Wednesday, September 5, 2018

Welcome to Returning to the Page!

What this site is:
  • Help relearning how to read, for our short-attention-span brains
  • Help restarting your writing, if you're having trouble breaking a dry spell or have everyday-life challenges
In time, we hope it'll become a source of community for readers and writers who like to break rules and thumb their noses at naysayers.
What this site is not:
  • Writing instruction or criticism
  • Help finding an agent or publisher

A bit of context:

A few years ago, I came to the conclusion that I had forgotten how to read.

I've always been the epitome of a bookworm, reading by the nightlight as a child, reading as I walked across campus as a teenager, reading on all my work breaks as a young adult. I bathed in libraries. I slept, reluctantly, only after my book got too heavy to hold. Now I could hardly remember the last time I'd read a full-length book.

I considered myself a writer. But I'd written less and less over time, and I'd had dry spells of many years.

I firmly believe that being a reader is important to being a writer — possibly more so than any of the classic "writing rules" such as "write every day" or "write in the morning." In fact, I detest those hard-and-fast writing rules: they encourage folks who have disabilities or chronic illness, children or other family who depend on them, demanding jobs, other daily challenges, or just different styles to simply give up on writing.

NaNoWriMo is obviously a useful kick in the pants for some, but it doesn't work well for many.

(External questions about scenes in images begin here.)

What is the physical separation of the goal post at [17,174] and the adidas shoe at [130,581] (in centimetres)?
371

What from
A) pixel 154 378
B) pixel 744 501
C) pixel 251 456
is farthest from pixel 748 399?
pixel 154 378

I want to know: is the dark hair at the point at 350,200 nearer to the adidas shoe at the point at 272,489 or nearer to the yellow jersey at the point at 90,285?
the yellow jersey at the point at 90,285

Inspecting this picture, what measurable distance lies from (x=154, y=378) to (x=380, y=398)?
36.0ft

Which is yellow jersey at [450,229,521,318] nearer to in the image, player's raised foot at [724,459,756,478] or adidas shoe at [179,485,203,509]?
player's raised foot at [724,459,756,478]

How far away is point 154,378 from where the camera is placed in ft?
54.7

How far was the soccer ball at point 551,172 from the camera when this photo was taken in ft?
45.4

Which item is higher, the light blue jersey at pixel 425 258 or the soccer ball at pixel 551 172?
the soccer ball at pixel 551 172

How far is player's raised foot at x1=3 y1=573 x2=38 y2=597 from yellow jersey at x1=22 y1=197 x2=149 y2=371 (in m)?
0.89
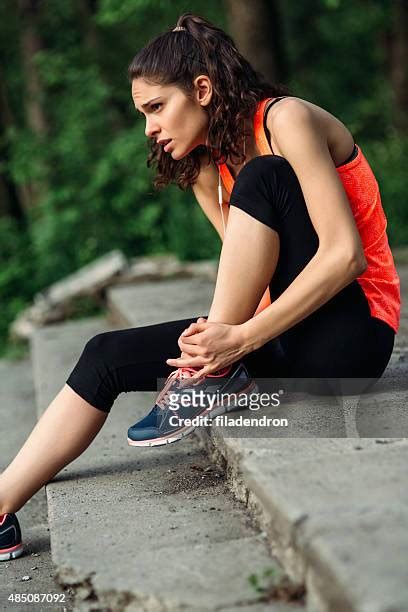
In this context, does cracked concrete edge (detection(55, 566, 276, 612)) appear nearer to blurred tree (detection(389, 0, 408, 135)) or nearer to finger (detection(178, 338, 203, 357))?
finger (detection(178, 338, 203, 357))

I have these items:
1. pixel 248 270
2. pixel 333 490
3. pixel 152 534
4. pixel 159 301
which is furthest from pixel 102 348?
pixel 159 301

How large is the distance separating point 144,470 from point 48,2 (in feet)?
42.0

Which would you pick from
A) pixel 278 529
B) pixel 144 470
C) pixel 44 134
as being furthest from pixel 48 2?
pixel 278 529

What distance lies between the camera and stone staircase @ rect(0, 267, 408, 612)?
6.40 ft

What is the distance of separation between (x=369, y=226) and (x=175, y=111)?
0.71m

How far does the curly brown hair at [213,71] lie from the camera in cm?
286

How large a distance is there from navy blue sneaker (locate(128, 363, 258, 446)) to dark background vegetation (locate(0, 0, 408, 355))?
16.7 ft

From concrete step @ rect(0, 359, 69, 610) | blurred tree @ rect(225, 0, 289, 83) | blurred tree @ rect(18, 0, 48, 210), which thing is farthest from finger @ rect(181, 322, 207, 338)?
blurred tree @ rect(18, 0, 48, 210)

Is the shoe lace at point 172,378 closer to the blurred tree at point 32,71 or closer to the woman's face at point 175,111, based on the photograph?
the woman's face at point 175,111

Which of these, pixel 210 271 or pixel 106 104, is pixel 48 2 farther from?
pixel 210 271

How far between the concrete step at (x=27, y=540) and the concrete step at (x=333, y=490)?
631 mm

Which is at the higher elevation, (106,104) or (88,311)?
(106,104)

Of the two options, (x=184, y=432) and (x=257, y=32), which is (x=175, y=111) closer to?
(x=184, y=432)

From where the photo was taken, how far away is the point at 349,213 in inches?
105
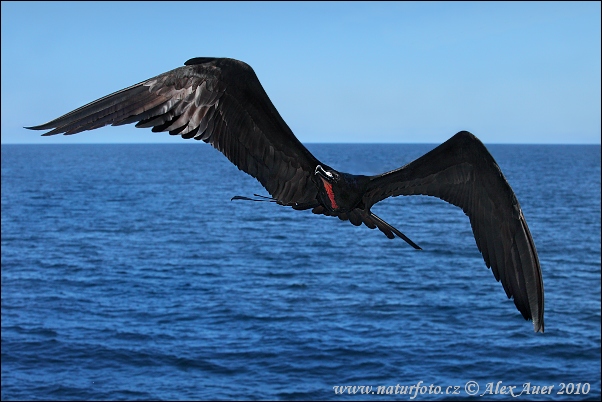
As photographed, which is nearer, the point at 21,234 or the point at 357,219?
the point at 357,219

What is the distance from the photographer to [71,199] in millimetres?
117188

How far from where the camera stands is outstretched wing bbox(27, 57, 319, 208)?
7.06 metres

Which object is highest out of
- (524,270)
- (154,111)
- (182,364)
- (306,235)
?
(154,111)

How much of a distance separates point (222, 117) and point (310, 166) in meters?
1.18

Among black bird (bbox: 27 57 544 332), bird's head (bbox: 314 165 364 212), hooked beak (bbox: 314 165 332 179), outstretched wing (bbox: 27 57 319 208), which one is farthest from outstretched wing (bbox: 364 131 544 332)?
outstretched wing (bbox: 27 57 319 208)

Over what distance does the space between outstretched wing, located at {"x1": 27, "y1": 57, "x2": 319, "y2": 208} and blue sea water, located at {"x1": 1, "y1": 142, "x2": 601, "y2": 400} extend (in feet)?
104

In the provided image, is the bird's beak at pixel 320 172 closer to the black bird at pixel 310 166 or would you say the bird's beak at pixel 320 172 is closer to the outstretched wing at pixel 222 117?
the black bird at pixel 310 166

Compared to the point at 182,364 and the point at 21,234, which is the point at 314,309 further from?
the point at 21,234

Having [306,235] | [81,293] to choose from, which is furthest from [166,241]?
[81,293]

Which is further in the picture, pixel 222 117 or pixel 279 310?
pixel 279 310

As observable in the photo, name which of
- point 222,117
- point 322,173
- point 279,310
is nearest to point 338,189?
point 322,173

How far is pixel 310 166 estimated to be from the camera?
8.39 metres

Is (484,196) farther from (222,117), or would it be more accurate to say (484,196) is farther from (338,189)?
(222,117)

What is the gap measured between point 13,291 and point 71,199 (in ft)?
181
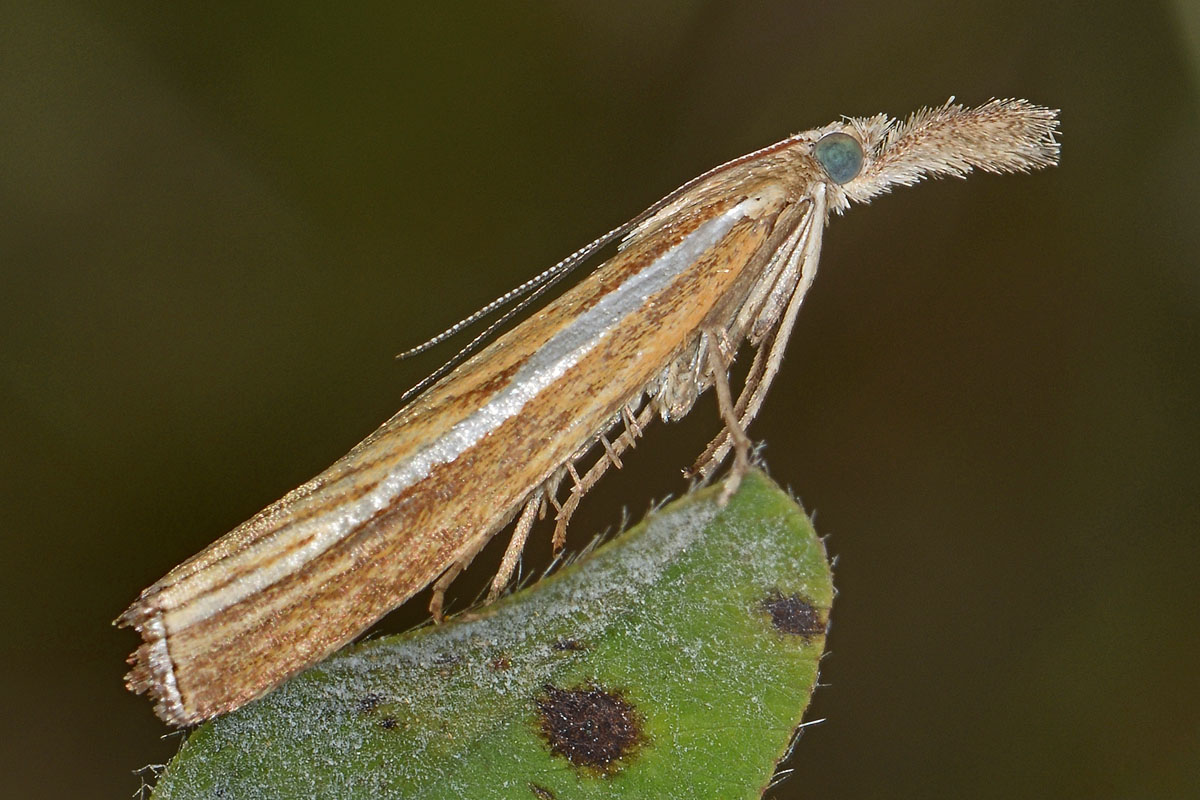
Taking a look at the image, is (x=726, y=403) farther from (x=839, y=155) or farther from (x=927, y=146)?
(x=927, y=146)

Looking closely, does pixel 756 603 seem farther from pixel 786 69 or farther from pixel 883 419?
pixel 786 69

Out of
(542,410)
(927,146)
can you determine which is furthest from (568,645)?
(927,146)

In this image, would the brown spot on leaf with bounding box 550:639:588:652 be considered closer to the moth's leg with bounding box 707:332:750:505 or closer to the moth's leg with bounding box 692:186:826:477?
the moth's leg with bounding box 707:332:750:505

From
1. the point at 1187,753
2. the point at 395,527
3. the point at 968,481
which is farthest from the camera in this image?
the point at 968,481

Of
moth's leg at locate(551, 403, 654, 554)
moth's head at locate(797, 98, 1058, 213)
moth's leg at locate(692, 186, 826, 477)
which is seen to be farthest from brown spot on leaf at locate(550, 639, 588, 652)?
Answer: moth's head at locate(797, 98, 1058, 213)

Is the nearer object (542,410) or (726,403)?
(542,410)

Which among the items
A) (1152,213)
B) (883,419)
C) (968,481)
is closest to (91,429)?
(883,419)

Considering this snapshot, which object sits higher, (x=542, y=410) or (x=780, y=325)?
(x=780, y=325)
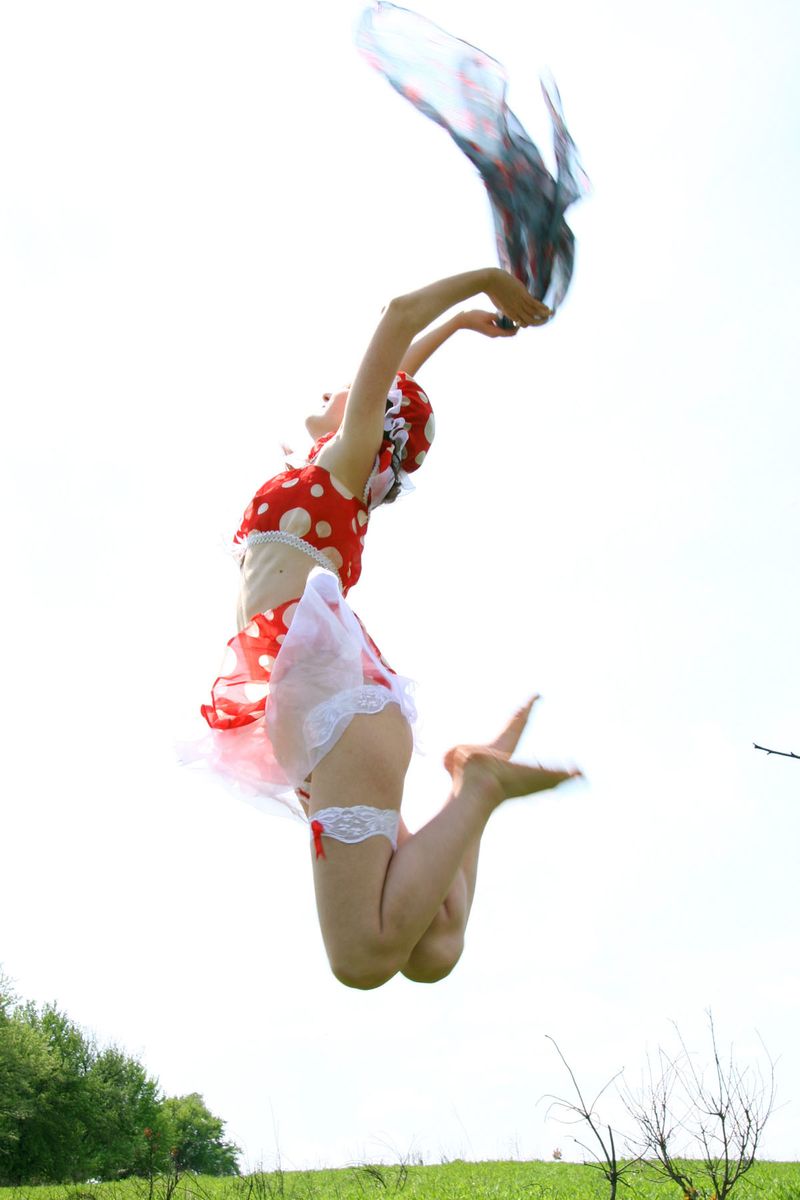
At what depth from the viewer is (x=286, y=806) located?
3.50 metres

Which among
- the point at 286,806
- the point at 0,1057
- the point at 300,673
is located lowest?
the point at 0,1057

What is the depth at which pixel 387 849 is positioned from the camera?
114 inches

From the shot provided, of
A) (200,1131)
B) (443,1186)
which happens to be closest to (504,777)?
(443,1186)

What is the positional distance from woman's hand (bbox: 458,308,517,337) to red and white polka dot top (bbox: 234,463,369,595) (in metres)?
0.79

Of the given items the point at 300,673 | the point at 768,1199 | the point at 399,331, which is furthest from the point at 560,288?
the point at 768,1199

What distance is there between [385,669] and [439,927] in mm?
764

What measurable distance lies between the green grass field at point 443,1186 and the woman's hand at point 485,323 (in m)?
7.31

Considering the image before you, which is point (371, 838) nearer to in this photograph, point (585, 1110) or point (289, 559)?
point (289, 559)

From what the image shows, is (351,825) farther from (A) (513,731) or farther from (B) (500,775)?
(A) (513,731)

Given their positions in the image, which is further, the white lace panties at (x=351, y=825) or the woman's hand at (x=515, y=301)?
the woman's hand at (x=515, y=301)

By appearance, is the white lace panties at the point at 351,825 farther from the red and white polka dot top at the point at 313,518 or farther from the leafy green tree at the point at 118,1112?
the leafy green tree at the point at 118,1112

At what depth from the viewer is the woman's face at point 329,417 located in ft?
12.5

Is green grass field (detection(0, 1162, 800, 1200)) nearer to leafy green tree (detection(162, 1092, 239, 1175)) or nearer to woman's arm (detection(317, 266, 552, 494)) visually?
woman's arm (detection(317, 266, 552, 494))

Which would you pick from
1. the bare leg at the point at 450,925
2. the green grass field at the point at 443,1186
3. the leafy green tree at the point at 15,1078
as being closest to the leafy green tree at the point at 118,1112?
the leafy green tree at the point at 15,1078
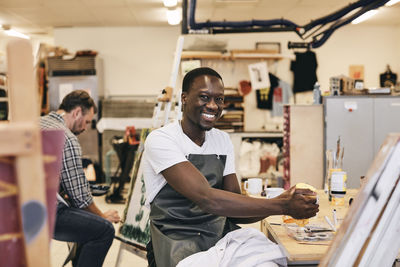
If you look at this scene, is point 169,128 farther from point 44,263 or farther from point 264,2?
point 264,2

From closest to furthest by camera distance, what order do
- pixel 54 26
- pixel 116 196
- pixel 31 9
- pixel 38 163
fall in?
1. pixel 38 163
2. pixel 116 196
3. pixel 31 9
4. pixel 54 26

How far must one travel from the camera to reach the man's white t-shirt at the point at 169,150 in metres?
1.54

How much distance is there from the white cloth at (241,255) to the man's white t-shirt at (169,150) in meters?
0.39

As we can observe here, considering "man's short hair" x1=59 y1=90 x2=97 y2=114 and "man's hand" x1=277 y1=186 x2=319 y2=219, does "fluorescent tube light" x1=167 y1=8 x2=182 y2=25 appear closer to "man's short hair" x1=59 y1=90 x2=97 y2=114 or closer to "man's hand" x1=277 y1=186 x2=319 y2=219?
"man's short hair" x1=59 y1=90 x2=97 y2=114

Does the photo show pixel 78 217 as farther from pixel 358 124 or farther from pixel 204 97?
pixel 358 124

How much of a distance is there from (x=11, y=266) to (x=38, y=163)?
20cm

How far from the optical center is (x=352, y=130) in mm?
4207

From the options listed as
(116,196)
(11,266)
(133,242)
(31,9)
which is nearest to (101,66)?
(31,9)

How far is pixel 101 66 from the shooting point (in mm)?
7395

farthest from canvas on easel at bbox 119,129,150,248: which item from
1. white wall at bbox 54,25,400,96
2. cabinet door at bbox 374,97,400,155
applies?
white wall at bbox 54,25,400,96

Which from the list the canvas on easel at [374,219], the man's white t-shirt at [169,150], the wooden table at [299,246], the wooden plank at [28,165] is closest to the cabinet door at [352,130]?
the wooden table at [299,246]

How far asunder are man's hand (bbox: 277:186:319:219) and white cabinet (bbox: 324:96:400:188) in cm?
294

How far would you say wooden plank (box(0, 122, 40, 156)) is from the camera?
0.58m

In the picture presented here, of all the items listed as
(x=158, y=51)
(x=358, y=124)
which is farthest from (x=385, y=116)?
(x=158, y=51)
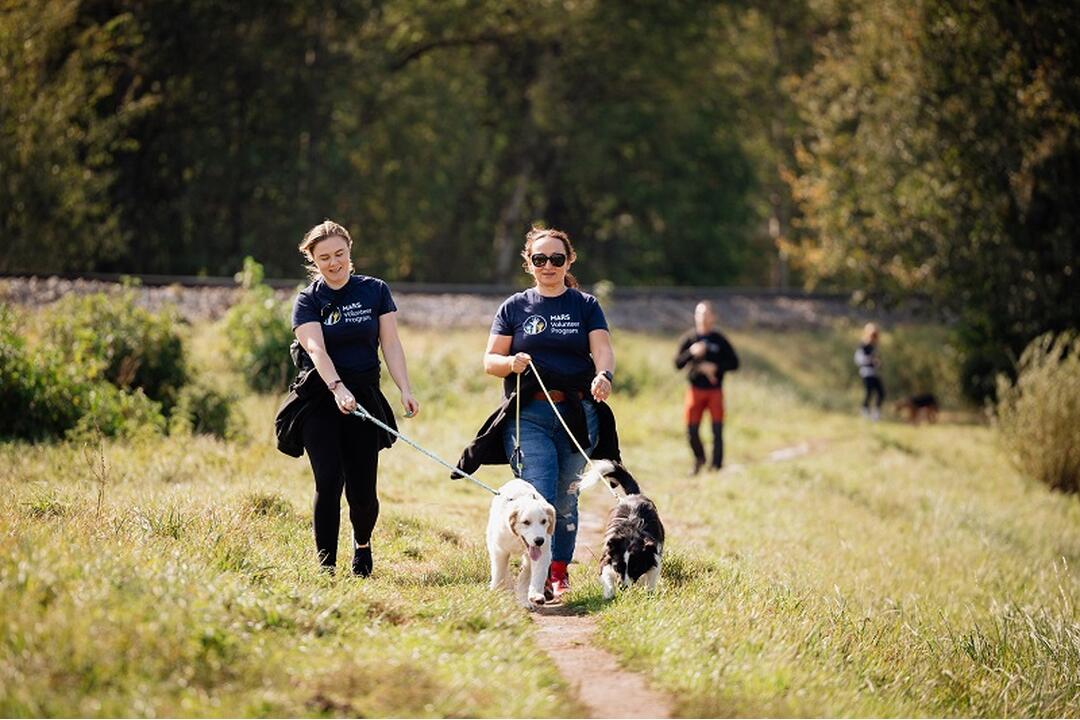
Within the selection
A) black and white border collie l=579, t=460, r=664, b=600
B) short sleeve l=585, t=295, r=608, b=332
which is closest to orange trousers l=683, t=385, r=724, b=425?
black and white border collie l=579, t=460, r=664, b=600

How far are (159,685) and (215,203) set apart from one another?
1120 inches

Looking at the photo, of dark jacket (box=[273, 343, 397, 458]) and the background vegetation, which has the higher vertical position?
the background vegetation

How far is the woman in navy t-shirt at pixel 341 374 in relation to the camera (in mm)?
7262

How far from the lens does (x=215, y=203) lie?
31.9 metres

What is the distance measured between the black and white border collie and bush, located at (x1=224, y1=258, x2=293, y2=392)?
9.87m

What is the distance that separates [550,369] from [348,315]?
1307mm

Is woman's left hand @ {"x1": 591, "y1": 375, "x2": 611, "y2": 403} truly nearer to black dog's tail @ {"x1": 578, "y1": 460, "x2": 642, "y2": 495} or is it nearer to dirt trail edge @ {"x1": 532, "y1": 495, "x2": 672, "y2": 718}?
black dog's tail @ {"x1": 578, "y1": 460, "x2": 642, "y2": 495}

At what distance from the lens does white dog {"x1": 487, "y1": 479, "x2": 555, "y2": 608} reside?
6.95 m

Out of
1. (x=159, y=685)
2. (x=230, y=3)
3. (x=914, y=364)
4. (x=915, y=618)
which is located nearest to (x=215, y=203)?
(x=230, y=3)

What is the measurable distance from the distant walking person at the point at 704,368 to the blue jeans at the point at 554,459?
6.74 m

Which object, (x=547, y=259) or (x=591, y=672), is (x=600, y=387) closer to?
(x=547, y=259)

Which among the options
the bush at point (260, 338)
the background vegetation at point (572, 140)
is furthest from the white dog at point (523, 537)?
the background vegetation at point (572, 140)

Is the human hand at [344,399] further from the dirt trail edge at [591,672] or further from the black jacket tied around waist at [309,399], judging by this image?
the dirt trail edge at [591,672]

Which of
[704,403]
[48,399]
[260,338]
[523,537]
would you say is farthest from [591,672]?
[260,338]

In 2011, I created an anti-writing-rules Facebook page called InNoWriSa — "International Novel-Writing Semi-Annum" — with the goal of helping people write a novel in half a year rather than in a month. I thought we'd all take the process bit by bit, together, sharing hints, approaches, and ideas. But it turns out Facebook isn't great for sequential, long-term discussion. Page subscribers don't all see every posting, and they don't necessarily see them in order.

Bringing these threads together — helping us return to reading, helping us return to writing, and helping us figure out the right process for us, instead of being discouraged by prescriptive rules that can't work for everyone — is the goal of this blog.